MY WIFE CALLED ME at work yesterday to tell me Roger Ebert had died.
I really wish that she’d called me to say something else. Like ‘could you pick up some milk on your way home.’
I wasn’t Roger Ebert’s friend; I never met him (though honestly, I always wanted to). But he was more of a rock star to me than most rock stars — which is saying something given that I was a music critic for more than 20 years.
Always an inspiration
Roger Ebert has been an inspiration to me for my entire writing life. He was a critic who was creative, an intellect who was entertaining. He had a heart AND a brain… an a great sense of humor. He was more than the real deal, he was the top of the crop.
When I was an editor at my high school paper in the early ’80s, I remember following Ebert’s reviews, as well as the columns of his fellow Chicago Sun-Times writers Roger Simon, Robert Feder and Irv Kupcinet. These were the guys I wanted to be when I grew up. Journalists with creativity and passion and a voice who had a picture and a presence — and real personality — in the newspaper every day.

-- Do this --
Continue the tribute to Roger Ebert past its final sentence with the next few paragraphs. The items play no part in this work.

-- Extracted entries --
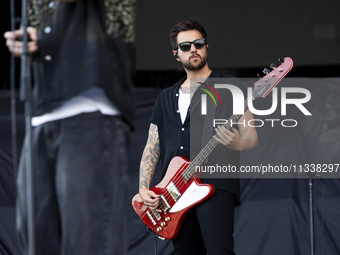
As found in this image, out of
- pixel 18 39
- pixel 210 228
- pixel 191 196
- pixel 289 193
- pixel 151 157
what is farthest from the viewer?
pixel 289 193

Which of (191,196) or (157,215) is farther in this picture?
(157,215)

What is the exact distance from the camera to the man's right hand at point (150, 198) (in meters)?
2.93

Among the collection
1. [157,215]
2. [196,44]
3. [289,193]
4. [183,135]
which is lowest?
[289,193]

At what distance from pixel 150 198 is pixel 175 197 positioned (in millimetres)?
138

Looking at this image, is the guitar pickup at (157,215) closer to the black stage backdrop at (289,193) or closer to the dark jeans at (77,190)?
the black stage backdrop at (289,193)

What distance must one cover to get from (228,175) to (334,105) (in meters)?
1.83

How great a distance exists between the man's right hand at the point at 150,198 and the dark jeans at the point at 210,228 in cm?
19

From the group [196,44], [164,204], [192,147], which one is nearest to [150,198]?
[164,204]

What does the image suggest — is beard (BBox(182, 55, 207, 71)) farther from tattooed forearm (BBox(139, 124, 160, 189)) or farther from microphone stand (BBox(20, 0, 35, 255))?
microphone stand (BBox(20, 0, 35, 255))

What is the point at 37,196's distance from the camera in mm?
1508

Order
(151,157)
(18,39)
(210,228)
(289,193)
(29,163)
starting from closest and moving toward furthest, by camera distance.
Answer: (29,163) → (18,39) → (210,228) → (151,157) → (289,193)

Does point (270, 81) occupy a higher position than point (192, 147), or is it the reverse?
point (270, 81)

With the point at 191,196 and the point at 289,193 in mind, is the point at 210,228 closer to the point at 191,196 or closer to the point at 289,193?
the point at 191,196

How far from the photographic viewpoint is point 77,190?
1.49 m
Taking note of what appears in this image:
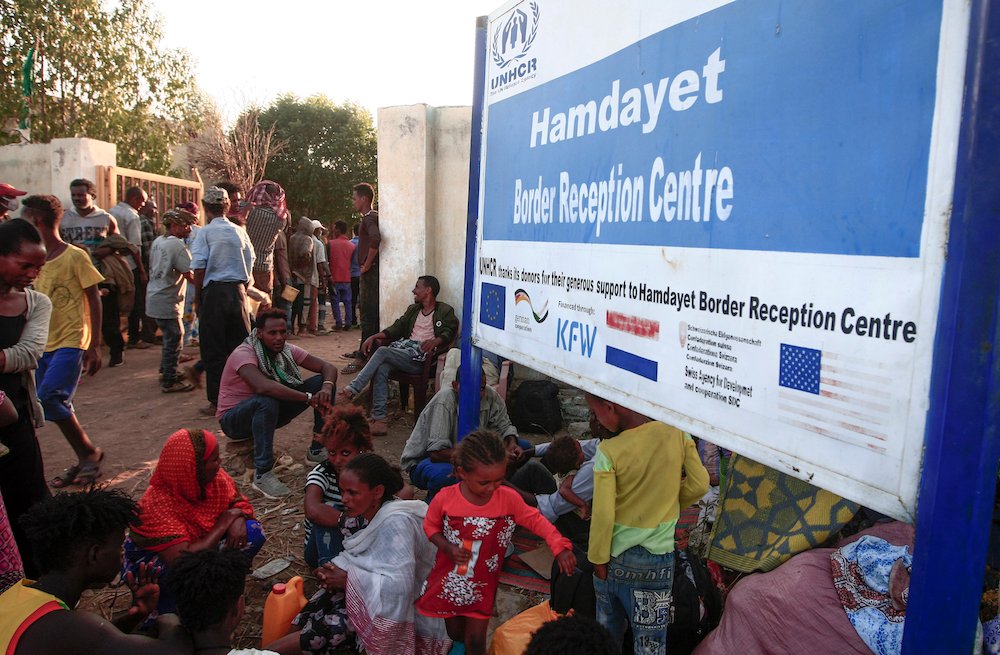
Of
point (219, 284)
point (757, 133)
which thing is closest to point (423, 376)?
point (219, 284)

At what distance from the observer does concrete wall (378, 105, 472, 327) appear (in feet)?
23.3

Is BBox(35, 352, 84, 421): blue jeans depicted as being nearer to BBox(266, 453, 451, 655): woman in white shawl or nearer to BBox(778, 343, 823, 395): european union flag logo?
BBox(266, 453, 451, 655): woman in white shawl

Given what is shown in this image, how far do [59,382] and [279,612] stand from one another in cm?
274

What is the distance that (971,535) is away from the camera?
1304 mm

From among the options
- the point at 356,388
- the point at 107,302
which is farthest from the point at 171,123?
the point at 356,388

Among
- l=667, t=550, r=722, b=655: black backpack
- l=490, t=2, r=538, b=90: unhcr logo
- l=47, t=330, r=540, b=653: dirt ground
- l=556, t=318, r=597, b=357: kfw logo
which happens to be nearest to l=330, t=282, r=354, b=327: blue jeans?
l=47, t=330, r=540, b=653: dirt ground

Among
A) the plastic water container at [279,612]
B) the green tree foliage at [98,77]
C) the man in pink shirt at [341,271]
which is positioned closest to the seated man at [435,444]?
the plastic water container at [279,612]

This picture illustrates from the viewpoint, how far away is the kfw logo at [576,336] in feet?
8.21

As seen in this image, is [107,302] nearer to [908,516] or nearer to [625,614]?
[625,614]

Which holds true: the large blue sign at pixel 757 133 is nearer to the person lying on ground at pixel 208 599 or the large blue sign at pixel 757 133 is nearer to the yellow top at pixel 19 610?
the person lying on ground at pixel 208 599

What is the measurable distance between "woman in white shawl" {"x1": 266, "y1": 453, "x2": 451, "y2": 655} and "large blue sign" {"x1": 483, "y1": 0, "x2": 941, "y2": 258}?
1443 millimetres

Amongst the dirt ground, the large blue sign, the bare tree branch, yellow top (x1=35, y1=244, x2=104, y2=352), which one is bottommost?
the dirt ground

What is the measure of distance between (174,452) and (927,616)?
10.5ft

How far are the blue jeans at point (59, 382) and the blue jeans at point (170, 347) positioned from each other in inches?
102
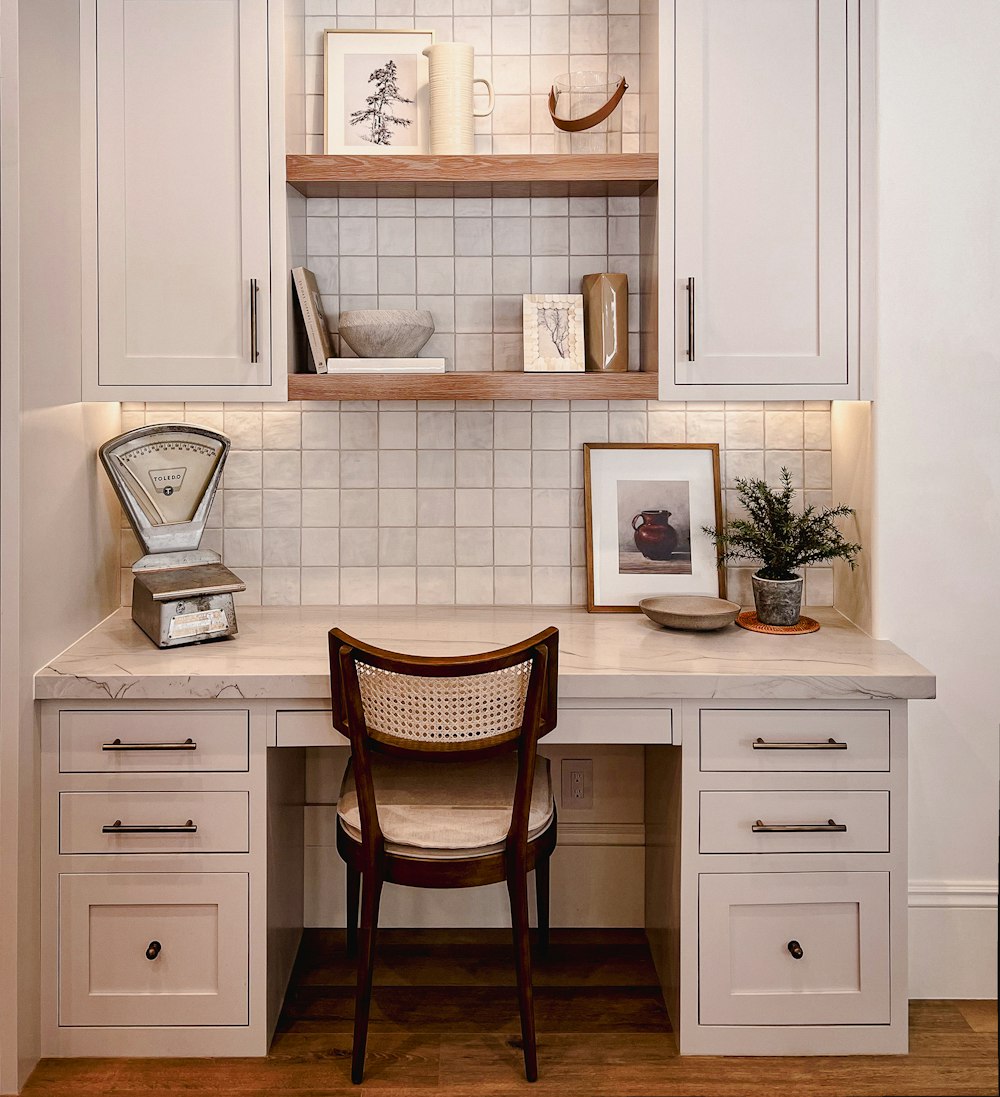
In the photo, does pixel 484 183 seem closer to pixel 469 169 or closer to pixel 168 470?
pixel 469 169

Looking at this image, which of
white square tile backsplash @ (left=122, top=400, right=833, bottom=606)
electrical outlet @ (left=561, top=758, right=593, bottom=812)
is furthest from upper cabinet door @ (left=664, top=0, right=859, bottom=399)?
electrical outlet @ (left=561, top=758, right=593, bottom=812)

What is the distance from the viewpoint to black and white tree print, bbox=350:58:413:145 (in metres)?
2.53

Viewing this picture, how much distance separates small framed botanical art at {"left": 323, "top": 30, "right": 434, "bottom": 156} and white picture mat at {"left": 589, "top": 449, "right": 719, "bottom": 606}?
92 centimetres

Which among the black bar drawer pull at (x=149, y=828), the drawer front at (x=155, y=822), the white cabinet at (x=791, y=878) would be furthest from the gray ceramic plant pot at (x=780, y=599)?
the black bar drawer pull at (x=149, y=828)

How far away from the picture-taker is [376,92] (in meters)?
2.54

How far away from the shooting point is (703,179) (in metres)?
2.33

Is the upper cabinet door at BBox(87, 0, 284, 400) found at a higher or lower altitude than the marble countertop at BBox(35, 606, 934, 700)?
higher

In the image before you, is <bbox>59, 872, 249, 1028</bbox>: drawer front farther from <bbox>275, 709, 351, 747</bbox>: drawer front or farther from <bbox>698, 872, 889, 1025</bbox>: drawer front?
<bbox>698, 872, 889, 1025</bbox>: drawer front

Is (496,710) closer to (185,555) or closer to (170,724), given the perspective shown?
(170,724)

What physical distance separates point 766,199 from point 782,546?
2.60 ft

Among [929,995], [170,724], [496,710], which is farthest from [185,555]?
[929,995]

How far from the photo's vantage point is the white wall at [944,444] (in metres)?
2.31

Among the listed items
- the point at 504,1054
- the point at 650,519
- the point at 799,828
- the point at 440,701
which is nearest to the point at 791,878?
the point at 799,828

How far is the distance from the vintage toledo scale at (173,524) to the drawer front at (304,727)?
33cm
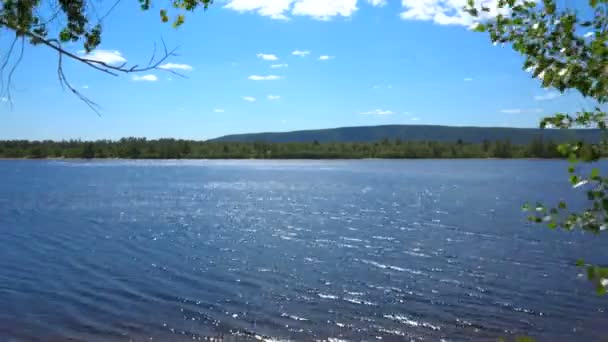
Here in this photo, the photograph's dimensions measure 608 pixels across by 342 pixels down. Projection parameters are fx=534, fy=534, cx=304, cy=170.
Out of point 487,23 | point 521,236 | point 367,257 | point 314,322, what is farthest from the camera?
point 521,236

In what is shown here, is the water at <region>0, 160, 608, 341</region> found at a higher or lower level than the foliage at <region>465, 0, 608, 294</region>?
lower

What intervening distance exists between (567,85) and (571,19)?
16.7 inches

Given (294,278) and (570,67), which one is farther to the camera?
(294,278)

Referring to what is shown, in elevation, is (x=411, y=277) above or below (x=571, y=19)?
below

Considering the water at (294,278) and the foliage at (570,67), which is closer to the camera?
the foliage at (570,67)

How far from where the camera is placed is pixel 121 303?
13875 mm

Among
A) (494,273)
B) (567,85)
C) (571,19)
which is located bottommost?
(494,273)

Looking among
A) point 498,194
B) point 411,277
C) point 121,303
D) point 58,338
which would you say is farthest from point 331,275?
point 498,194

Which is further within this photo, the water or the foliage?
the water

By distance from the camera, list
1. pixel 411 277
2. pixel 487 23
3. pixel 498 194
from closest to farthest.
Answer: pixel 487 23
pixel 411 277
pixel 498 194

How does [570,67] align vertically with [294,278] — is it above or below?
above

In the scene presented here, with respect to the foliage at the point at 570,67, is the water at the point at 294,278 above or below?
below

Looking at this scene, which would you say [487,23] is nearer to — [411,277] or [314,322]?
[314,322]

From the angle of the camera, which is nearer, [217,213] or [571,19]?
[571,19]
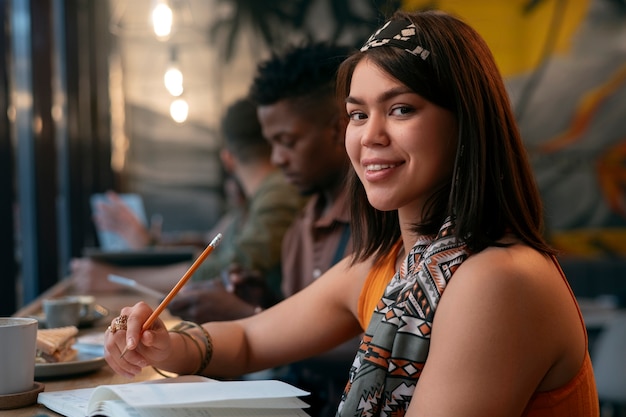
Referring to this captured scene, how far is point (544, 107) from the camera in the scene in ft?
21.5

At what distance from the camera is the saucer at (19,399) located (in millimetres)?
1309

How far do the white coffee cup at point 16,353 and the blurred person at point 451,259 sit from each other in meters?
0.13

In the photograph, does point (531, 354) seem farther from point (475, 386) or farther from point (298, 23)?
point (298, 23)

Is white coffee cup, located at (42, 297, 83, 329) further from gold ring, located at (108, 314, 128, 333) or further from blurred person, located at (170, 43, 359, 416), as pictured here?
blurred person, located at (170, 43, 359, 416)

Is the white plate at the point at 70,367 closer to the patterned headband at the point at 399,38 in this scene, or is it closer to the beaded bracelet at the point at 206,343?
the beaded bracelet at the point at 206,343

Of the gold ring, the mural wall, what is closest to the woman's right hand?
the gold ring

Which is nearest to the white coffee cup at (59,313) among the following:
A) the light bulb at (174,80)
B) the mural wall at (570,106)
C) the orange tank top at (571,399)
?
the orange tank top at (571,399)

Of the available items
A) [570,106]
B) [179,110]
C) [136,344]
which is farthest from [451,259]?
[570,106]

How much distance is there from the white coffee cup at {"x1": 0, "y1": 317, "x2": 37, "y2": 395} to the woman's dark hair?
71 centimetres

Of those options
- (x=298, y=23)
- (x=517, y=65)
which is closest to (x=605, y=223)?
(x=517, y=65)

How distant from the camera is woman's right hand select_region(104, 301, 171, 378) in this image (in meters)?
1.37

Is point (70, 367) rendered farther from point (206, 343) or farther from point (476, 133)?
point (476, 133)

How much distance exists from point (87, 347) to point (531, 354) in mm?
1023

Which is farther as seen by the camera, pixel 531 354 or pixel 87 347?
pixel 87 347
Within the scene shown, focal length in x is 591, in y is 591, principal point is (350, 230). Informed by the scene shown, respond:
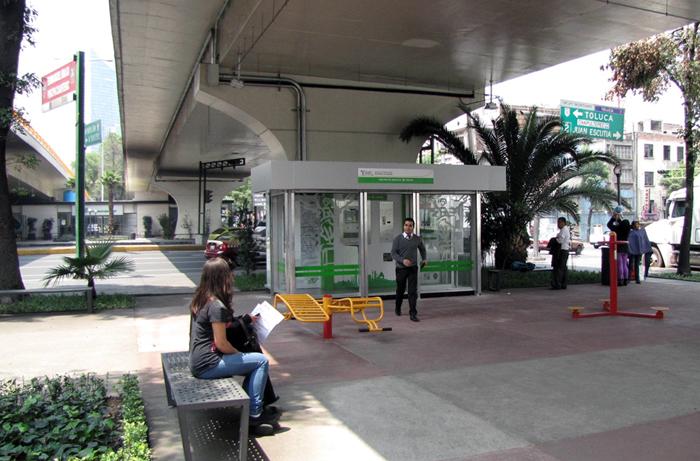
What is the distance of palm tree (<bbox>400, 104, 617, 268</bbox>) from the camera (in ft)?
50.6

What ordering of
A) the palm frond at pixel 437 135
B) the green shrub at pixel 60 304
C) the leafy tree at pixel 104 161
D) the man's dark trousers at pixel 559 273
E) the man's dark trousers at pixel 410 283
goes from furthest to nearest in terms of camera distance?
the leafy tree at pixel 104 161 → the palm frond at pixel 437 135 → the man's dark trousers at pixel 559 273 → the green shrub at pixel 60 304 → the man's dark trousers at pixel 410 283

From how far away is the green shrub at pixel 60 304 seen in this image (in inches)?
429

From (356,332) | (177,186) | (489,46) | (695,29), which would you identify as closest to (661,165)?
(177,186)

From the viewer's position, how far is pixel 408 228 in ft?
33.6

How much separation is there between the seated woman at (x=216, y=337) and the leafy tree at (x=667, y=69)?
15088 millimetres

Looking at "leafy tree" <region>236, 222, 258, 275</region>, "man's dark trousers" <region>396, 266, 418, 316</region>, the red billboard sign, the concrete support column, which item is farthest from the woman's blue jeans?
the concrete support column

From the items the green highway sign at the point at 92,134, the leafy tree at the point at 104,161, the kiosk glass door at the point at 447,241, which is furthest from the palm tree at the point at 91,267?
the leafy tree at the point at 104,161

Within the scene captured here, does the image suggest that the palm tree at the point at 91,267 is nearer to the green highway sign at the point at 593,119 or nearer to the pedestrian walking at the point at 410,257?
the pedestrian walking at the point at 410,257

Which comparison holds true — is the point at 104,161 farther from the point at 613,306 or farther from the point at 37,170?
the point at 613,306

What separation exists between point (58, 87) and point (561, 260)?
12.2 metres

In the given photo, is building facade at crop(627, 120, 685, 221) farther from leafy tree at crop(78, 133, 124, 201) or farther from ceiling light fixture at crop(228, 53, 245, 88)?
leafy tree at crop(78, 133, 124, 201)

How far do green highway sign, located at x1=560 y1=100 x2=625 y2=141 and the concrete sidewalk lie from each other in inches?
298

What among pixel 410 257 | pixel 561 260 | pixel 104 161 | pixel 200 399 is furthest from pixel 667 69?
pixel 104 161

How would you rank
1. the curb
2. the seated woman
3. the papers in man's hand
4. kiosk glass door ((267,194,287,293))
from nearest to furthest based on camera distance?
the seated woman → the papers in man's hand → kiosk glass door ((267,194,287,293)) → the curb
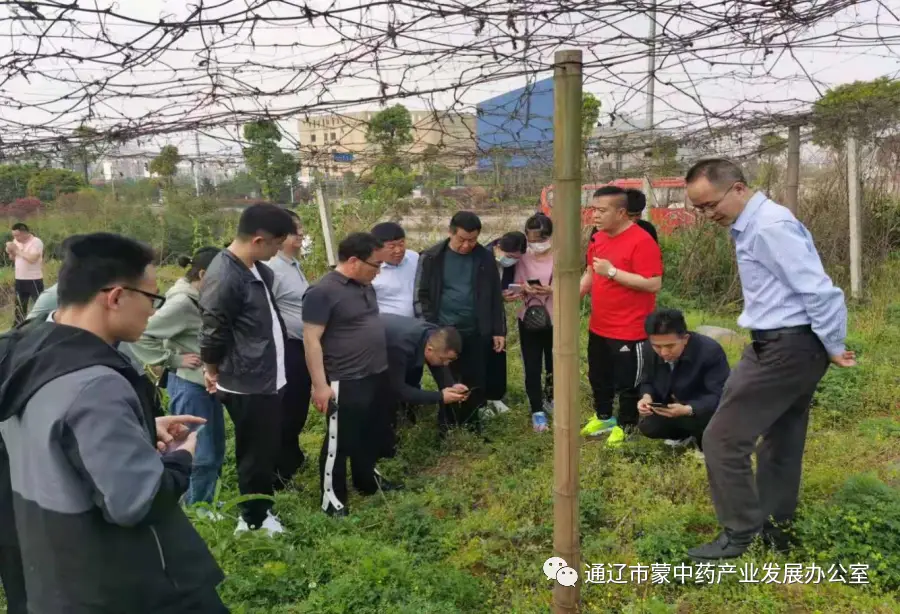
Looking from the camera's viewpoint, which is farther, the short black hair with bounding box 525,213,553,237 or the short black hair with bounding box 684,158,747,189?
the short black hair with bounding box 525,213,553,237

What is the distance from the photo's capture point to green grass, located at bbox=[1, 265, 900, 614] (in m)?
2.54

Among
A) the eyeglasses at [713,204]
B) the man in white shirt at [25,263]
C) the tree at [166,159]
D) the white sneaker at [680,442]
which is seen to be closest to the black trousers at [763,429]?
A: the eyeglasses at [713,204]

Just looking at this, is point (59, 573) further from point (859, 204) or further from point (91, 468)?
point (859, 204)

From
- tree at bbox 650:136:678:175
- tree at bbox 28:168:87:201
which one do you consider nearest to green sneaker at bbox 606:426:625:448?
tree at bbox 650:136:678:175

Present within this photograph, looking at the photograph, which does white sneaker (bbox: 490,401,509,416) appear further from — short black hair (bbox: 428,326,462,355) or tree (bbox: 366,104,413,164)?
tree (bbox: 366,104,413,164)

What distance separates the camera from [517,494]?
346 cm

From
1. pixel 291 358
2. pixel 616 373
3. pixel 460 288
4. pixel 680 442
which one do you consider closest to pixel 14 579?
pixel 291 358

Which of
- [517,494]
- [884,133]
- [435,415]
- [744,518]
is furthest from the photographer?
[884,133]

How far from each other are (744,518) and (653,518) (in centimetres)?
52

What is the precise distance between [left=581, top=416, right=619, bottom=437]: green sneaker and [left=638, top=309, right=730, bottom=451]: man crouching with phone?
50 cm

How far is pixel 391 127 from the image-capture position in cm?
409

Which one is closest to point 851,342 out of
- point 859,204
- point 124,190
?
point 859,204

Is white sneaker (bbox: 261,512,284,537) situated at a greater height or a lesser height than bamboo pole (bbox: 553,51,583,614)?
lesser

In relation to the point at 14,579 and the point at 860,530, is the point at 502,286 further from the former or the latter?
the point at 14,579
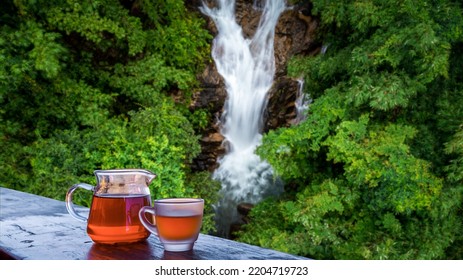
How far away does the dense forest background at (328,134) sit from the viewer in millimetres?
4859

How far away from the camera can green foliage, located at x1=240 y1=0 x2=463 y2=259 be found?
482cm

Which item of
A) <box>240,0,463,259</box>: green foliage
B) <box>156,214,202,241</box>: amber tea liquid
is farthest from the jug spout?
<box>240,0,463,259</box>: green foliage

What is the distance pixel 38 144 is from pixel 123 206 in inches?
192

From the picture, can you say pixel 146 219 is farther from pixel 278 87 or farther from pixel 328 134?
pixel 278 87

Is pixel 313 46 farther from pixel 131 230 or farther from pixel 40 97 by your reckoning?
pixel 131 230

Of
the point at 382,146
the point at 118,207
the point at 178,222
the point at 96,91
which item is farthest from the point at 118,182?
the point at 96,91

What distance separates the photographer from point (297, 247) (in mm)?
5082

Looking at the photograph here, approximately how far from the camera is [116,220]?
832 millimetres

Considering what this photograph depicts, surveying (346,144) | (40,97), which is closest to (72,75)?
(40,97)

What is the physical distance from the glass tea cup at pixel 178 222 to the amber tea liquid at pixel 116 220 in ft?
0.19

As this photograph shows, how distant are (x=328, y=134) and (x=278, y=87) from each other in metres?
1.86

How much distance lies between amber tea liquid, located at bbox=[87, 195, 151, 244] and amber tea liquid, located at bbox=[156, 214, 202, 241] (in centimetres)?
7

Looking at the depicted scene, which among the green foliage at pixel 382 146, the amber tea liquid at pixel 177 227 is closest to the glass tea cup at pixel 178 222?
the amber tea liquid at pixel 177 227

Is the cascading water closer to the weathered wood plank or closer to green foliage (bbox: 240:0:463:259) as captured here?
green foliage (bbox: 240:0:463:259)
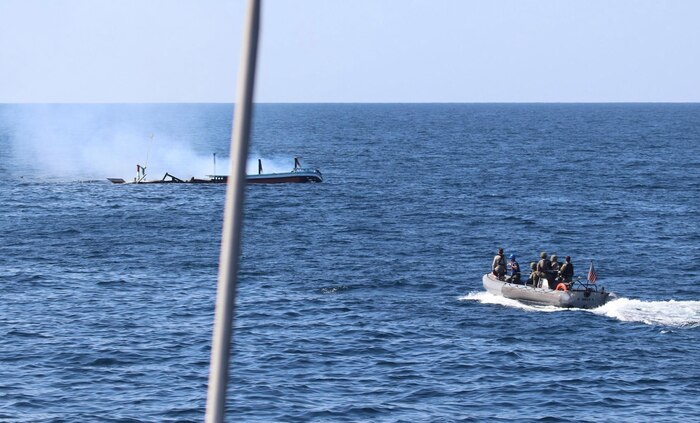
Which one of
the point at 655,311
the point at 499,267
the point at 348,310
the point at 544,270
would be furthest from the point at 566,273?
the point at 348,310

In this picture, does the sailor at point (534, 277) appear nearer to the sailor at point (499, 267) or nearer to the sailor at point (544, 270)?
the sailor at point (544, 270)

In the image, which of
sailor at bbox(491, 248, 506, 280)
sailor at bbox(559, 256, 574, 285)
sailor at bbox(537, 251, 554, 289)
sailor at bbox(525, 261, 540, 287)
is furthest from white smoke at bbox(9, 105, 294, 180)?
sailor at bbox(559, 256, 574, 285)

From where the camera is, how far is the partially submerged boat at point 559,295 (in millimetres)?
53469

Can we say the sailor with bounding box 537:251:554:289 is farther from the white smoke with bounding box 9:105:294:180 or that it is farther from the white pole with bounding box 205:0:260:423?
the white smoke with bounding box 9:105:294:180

-- Expected answer --
As a journalism student at the University of Illinois, I found that Ebert was a graduate, and, in fact, had been an editor at the same college newspaper that I eventually became a columnist and Special Sections editor for — The Daily Illini (of course, he was there over 20 years before me). When I took my first film classes at the U of I and strayed from my usual music writing to publish my first film reviews in the Daily Illini (of John Carpenter’s Prince of Darkness and Prince’s Sign ‘O’ The Times), I thought of Roger Ebert.
When I graduated and became a music critic for Chicagoland’s Star Newspapers (ironically owned by the parent company of The Sun-Times) I was inspired by Ebert, at least in a small way. He was reviewing movies, I was reviewing music. I never had his depth of phrasing or intellect, but in some ways, throughout my twenty years as a music columnist and occasional movie reviewer, I always saw Ebert as one of my inspirations. A fellow Illini who had gone before, and made good. Better than good. He’d become an icon.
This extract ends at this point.